[[ DATA FOR THE TASK, beginning ]]
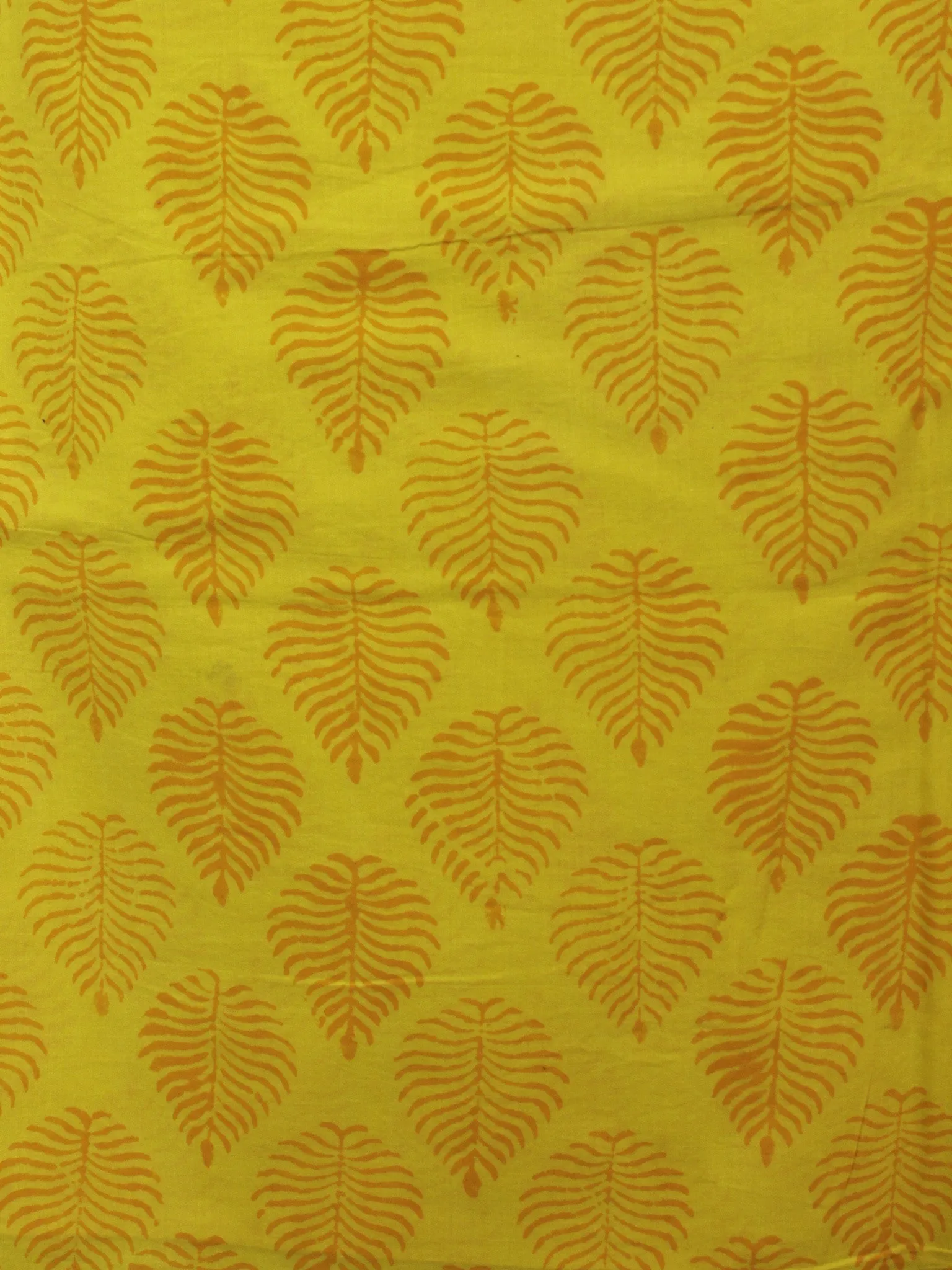 Ivory Yellow Hand Block Printed Cotton Suit-Salwar Fabric With Chiffon Dupatta (Set of 3) - S16281294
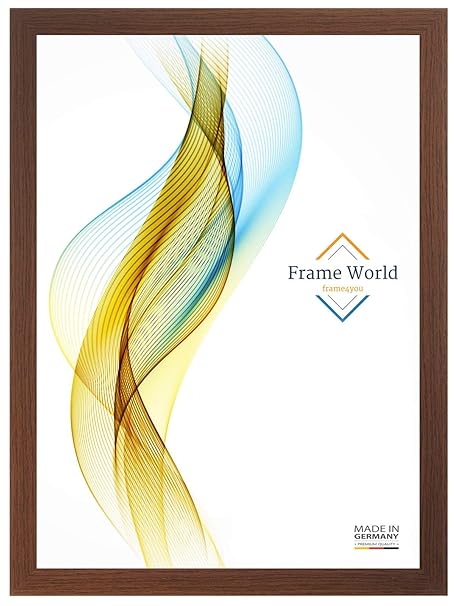 Frame World FW35 Bilderrahmen für 80 cm x 120 cm Bilder, Farbe: Wenge-Braun, MDF-Holz Rahmen nach Maß mit entspiegeltem Acryl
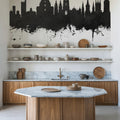 Oxford England Skyline Black & White Mural Wallpaper - room preview 06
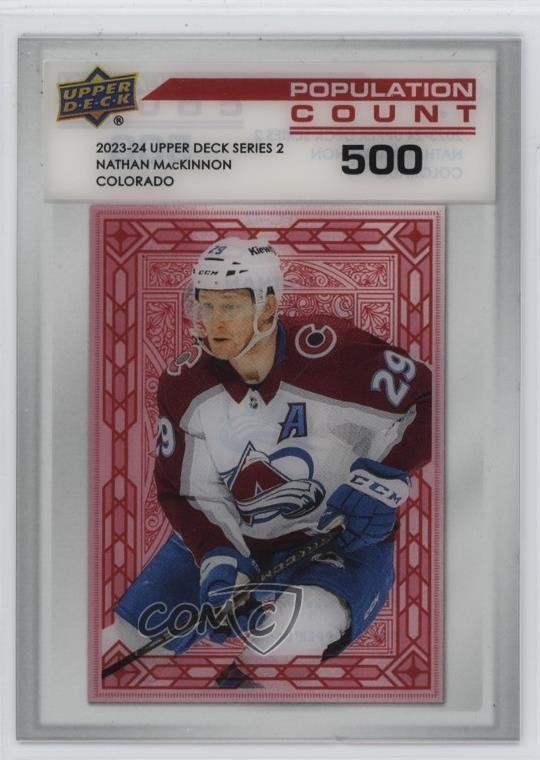 2023 Upper Deck Series 2 Population Count 500 /500 Nathan MacKinnon #PC-42 1a7z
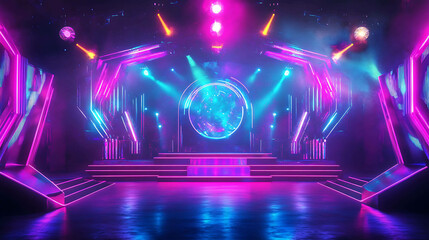 Nightclub with vibrant neon lights and a futuristic stage setup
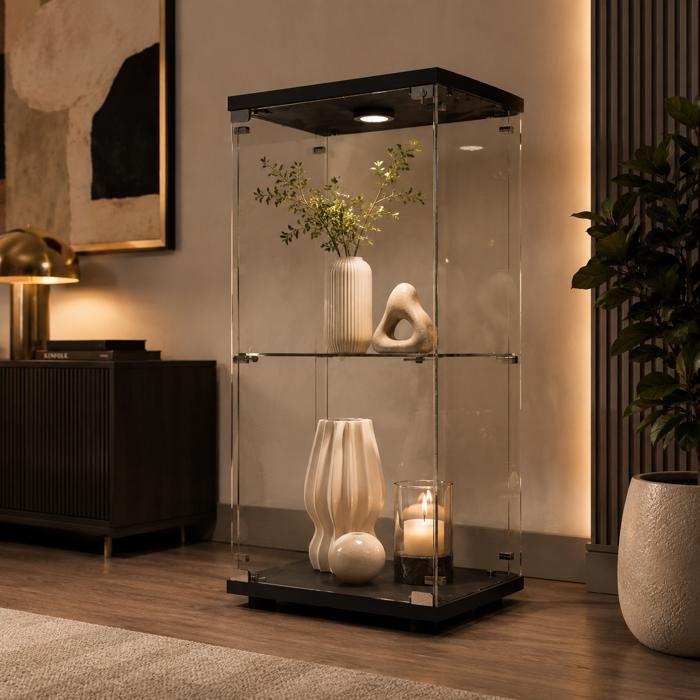Vitrines en Verre 86x40x36.5 cm armoires de Rangement Verticales en Verre Vitrine Verre avec LED pour Salons Chambres Noir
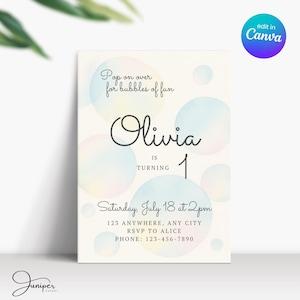 Convite de aniversário com bolhas, convite de primeiro aniversário com bolhas, convite de aniversário de menina de 1 ano em tons pastel, convite de aniversário de menina com bolhas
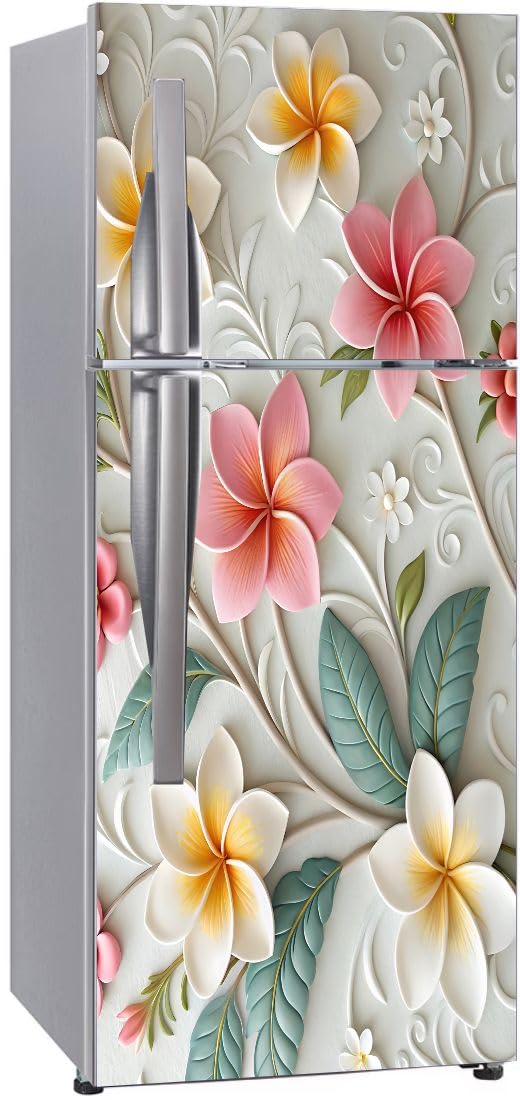 Double Door Fridge Sticker - Floral & Abstract Designs -6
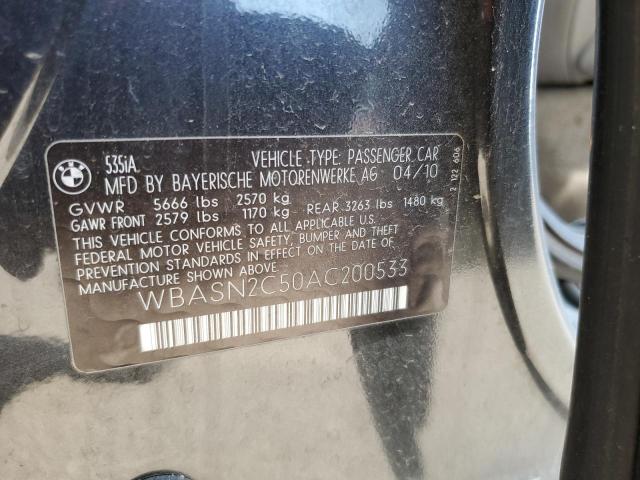 WBASN2C50AC200533 - 2010 BMW 535 GT CHARCOAL photo 12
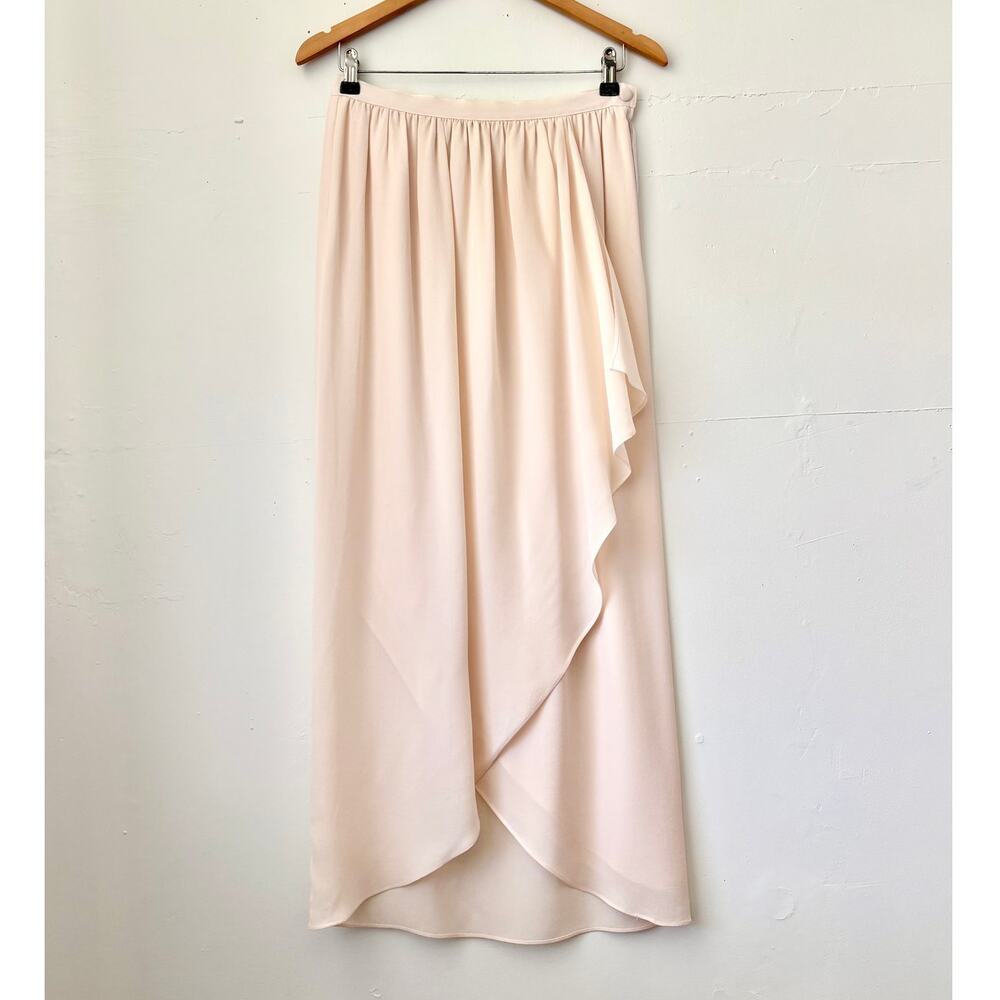 Vintage Adrienne Vittadini 100% Silk Cream Waterfall Midi Skirt- Size 6/8
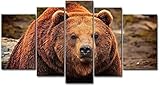 Brown 5 Piece Wall Art Painting Grizzly Bear Prints On Canvas The Picture Animal Pictures Oil For Home Modern Decoration Print Decor For Kitchen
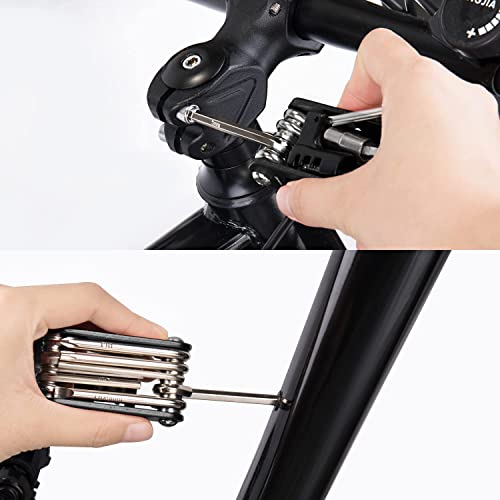 WOTOW Bike Repair Tool Kit & Bike Saddle Bag, 14 in 1 Bike Chain Tool Hex Key Wrench Maintain Accessories Multitool Set with Portable Under Seat Bag for Road Mountain Commuter Bicycle - style: 14 in 1 Multitool (Black)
[[ DATA FOR THE TASK, end ]]
AIM OF THE TASK: Starting at the top of the listing and continuing through the line containing "Vintage Adrienne Vittadini", change "Skyline" to "Cityscape" and reproduce those lines with no other edits. Omit the pictures.

WRITTEN ANSWER:
 Ivory Yellow Hand Block Printed Cotton Suit-Salwar Fabric With Chiffon Dupatta (Set of 3) - S16281294
 Frame World FW35 Bilderrahmen für 80 cm x 120 cm Bilder, Farbe: Wenge-Braun, MDF-Holz Rahmen nach Maß mit entspiegeltem Acryl
 Oxford England Cityscape Black & White Mural Wallpaper - room preview 06
 2023 Upper Deck Series 2 Population Count 500 /500 Nathan MacKinnon #PC-42 1a7z
 Nightclub with vibrant neon lights and a futuristic stage setup
Vitrines en Verre 86x40x36.5 cm armoires de Rangement Verticales en Verre Vitrine Verre avec LED pour Salons Chambres Noir
 Convite de aniversário com bolhas, convite de primeiro aniversário com bolhas, convite de aniversário de menina de 1 ano em tons pastel, convite de aniversário de menina com bolhas
 Double Door Fridge Sticker - Floral & Abstract Designs -6
 WBASN2C50AC200533 - 2010 BMW 535 GT CHARCOAL photo 12
 Vintage Adrienne Vittadini 100% Silk Cream Waterfall Midi Skirt- Size 6/8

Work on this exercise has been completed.